Question

Two pipes running together can fill a cistern in $2\frac{8}{11}$ minutes.If one pipe takes 1 minute more than the other to fill the cistern, find the time in which each pipe would fill the cistern alone.

Answer 1

Let the two pipe be A and B

Let time taken by A and B to fill the cistern individually be 'x' and 'x+1' minutes respectively.

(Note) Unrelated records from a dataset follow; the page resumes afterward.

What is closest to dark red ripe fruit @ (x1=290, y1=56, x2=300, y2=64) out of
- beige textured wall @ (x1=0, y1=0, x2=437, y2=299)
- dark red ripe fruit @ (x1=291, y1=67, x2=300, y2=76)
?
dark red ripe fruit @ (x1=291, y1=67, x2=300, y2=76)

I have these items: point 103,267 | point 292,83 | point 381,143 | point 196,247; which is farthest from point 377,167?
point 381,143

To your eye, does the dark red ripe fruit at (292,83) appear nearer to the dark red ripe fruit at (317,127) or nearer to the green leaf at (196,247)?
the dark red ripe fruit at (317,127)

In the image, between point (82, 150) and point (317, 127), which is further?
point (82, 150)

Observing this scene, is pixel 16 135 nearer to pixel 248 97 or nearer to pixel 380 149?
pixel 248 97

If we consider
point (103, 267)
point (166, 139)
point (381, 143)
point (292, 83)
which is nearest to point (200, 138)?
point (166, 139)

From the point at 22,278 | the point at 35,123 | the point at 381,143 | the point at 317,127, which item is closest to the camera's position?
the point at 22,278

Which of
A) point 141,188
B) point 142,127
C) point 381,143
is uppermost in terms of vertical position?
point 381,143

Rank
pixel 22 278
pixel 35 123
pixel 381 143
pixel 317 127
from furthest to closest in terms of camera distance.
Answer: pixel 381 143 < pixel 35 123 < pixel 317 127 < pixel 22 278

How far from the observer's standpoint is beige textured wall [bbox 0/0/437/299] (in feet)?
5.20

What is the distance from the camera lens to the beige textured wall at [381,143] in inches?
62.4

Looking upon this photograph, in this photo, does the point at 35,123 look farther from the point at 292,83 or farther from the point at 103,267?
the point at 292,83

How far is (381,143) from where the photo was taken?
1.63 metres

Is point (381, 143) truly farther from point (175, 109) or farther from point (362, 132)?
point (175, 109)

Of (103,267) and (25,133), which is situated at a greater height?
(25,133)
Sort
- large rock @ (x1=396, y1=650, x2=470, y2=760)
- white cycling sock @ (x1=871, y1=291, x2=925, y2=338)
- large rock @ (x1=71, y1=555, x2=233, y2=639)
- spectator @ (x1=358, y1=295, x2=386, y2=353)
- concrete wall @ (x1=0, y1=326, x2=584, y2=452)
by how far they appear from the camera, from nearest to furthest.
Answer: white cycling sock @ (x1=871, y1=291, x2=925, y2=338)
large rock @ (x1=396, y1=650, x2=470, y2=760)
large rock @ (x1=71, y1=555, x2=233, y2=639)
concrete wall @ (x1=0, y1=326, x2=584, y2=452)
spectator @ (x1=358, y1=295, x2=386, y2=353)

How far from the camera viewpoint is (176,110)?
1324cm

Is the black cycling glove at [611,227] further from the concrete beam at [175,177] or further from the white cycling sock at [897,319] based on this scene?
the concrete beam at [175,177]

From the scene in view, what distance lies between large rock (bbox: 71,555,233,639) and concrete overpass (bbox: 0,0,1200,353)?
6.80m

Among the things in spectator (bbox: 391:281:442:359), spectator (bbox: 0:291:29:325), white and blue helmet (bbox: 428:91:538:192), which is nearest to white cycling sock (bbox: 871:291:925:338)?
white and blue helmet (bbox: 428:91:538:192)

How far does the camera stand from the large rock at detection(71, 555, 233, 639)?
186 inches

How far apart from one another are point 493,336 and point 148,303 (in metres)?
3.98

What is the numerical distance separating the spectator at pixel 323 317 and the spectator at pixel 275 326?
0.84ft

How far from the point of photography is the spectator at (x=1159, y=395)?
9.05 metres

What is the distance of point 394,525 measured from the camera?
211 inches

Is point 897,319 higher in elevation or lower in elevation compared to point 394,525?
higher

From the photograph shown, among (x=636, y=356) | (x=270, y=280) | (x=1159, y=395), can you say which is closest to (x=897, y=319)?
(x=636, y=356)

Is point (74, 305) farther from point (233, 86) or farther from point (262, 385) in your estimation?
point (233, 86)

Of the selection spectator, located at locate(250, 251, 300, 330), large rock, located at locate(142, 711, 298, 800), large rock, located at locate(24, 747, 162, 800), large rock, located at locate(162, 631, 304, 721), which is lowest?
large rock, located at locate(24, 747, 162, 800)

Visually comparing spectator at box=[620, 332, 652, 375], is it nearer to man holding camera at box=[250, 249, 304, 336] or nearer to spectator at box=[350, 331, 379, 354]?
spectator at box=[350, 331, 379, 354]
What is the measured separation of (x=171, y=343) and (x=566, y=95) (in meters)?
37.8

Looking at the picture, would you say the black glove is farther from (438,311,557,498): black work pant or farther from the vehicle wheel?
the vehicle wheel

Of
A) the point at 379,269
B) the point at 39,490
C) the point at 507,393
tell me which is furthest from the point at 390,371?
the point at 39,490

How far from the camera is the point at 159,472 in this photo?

Pipe A 1 minute work $=\frac{1}{x}$

Pipe B 1 minute work $=\frac{1}{x+1}$

Pipe A and B combined 1 minute work $=\frac{1}{x}+\frac{1}{x+1}$

They take $\frac{30}{11}$ minutes to fill the cistern together, there in 1 minute they will fill ${\left(\frac{11}{30}\right)}^{th}$ part of tank.

$\frac{1}{x}+\frac{1}{x+1}=\frac{11}{30}$

$\frac{x+1+x}{x(x+1)}=\frac{11}{30}$

$\frac{2x+1}{x^2+x}=\frac{11}{30}$

$30(2x+1)=11(x^2+x)$

$60x+30=11x^2+11x$

$11x^2-49x-30=0$

$(11x+6)(x-5)=0$

Since x cannot be negative

$\therefore x=5$

Hence pipe A will take 5 minutes and B will take 6 minutes.